**Given instruction A**
In the R functions excerpt, list each input in the call is_even(1:5) that the printed output reports as FALSE.
**Given instruction B**
According to the R functions excerpt, why is the second version of is_even, which has no return(), equivalent to the first?
**Given instruction C**
In the R functions excerpt, what power does the exponent function at the end use when the caller gives no power value?

--- Start of Document ---

Here is a simple function determining whether some number is even

is_even <- function(x) {
    evens <- x %% 2 == 0
    return(evens) 
}
is_even(1:5)
## [1] FALSE  TRUE FALSE  TRUE FALSE

Note that return() is a method call which is very unlike other programming languages.

The return statement is optional. In R, the last statement of a method body is its implicit return value. Therefore, the previous example is equivalent to this:

is_even <- function(x) {
    x %% 2 == 0
}
is_even(1:5)
## [1] FALSE  TRUE FALSE  TRUE FALSE

Being explicit is always allowed when implicit return is possible, but using a return() for forcing return values at other points is required:

my_message <- function(age) {
    if (age < 18) return("have a lemonade!") # explicit return
    "have a beer!" # implicit return statement
}
my_message(20)
## [1] "have a beer!"

Default argument values

It is possible to specify default values for function arguments. This is a value that is attached to a function parameter when the calling code does not provide one. A default value is specified in the parameter list, using this construct: some_arg = <default-value>. Almost all functions in R have (many) parameters with default values.

You should use default values yourself for function parameters whenever possible. They make using the function so much easier. The following function calculates the exponent (power) of a number. When no power = value is provided, it defaults to two.

--- End of Document ---
--- Start of Material supplied ---

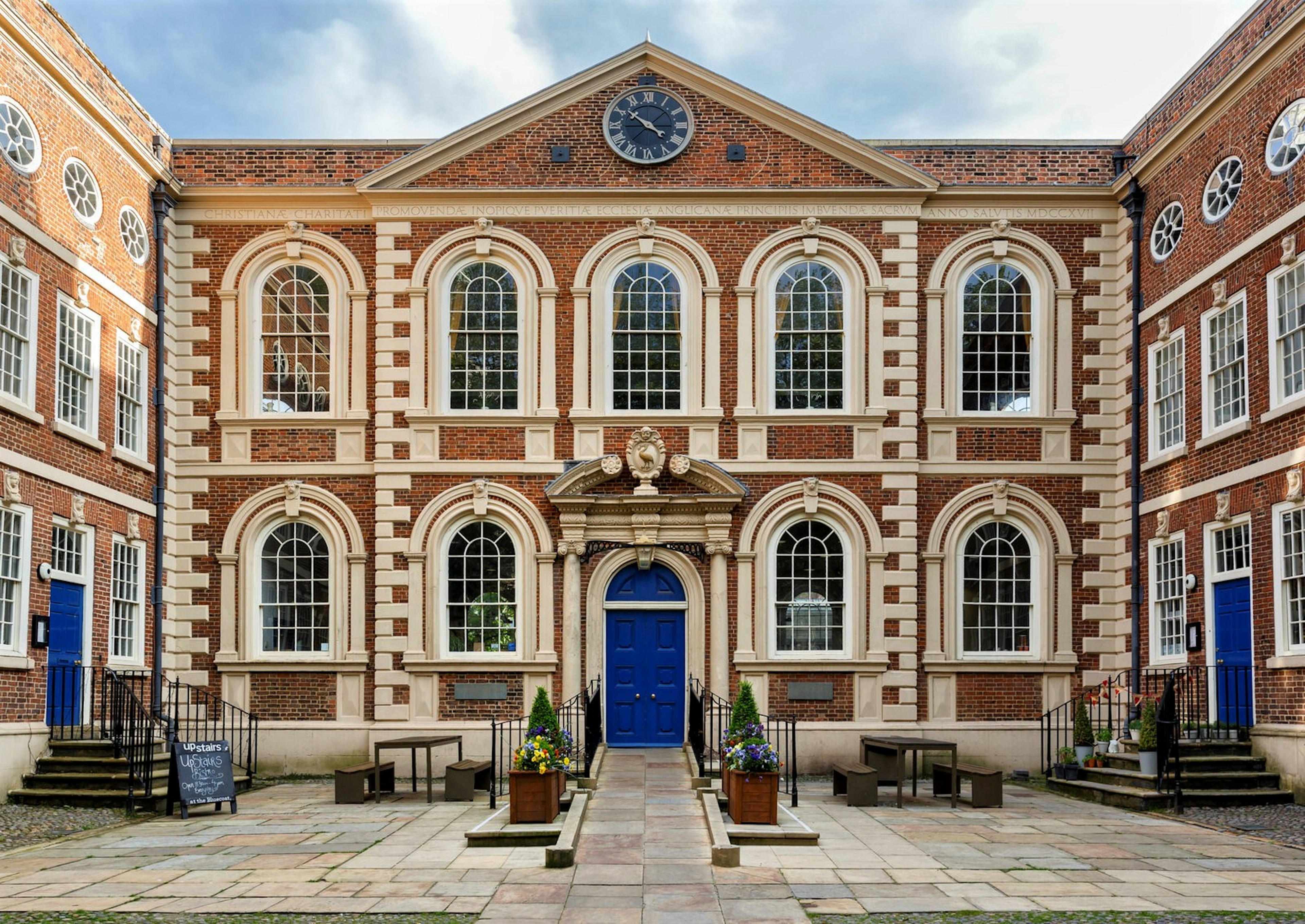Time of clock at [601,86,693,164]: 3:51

--- End of Material supplied ---
--- Start of Material supplied ---

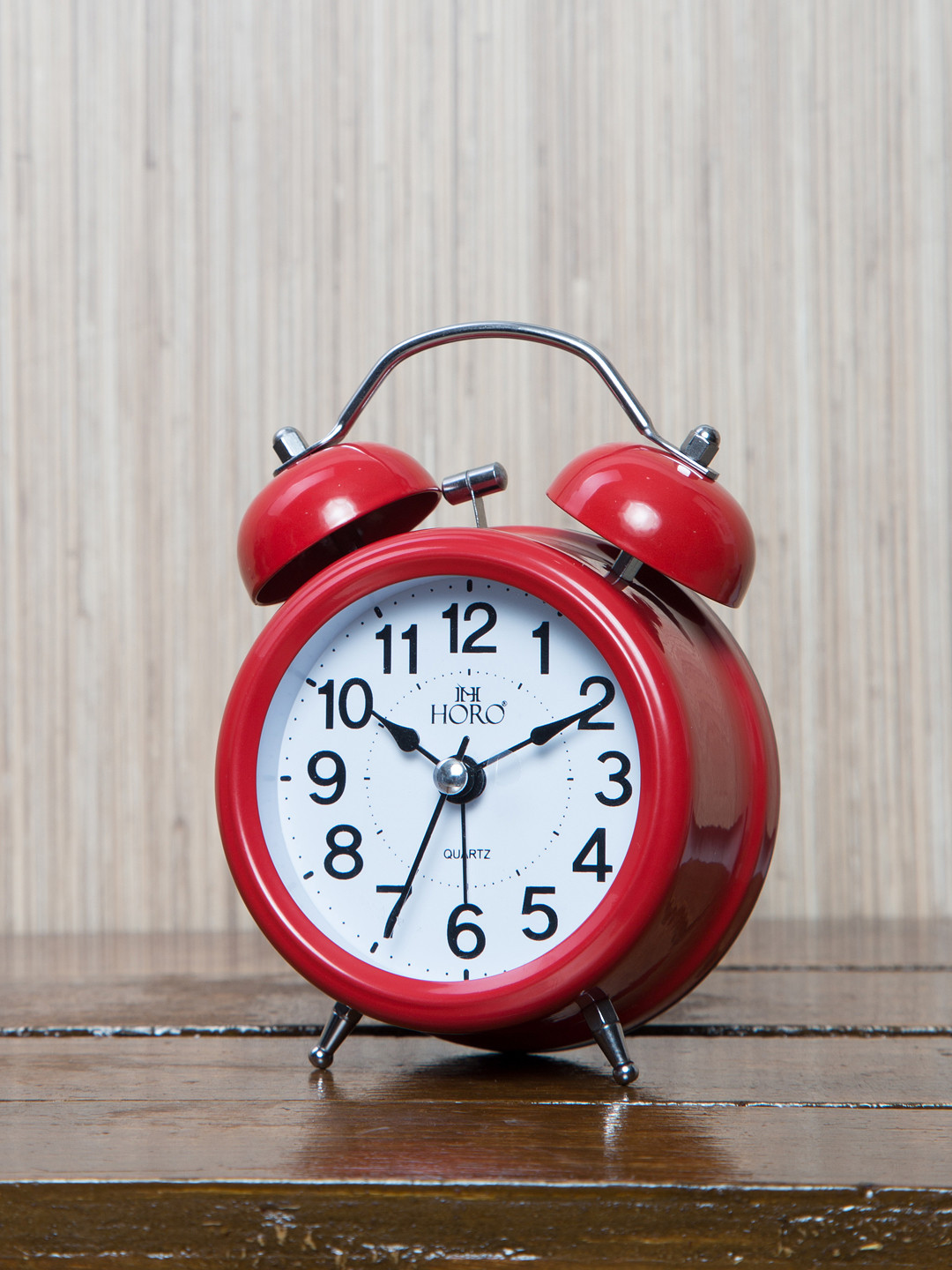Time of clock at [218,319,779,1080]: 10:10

--- End of Material supplied ---

**Written reply A**
1, 3, 5

**Written reply B**
In R, the last statement of a function body is its implicit return value. The expression x %% 2 == 0 is the last statement, so its result is returned without an explicit return().

**Written reply C**
Two.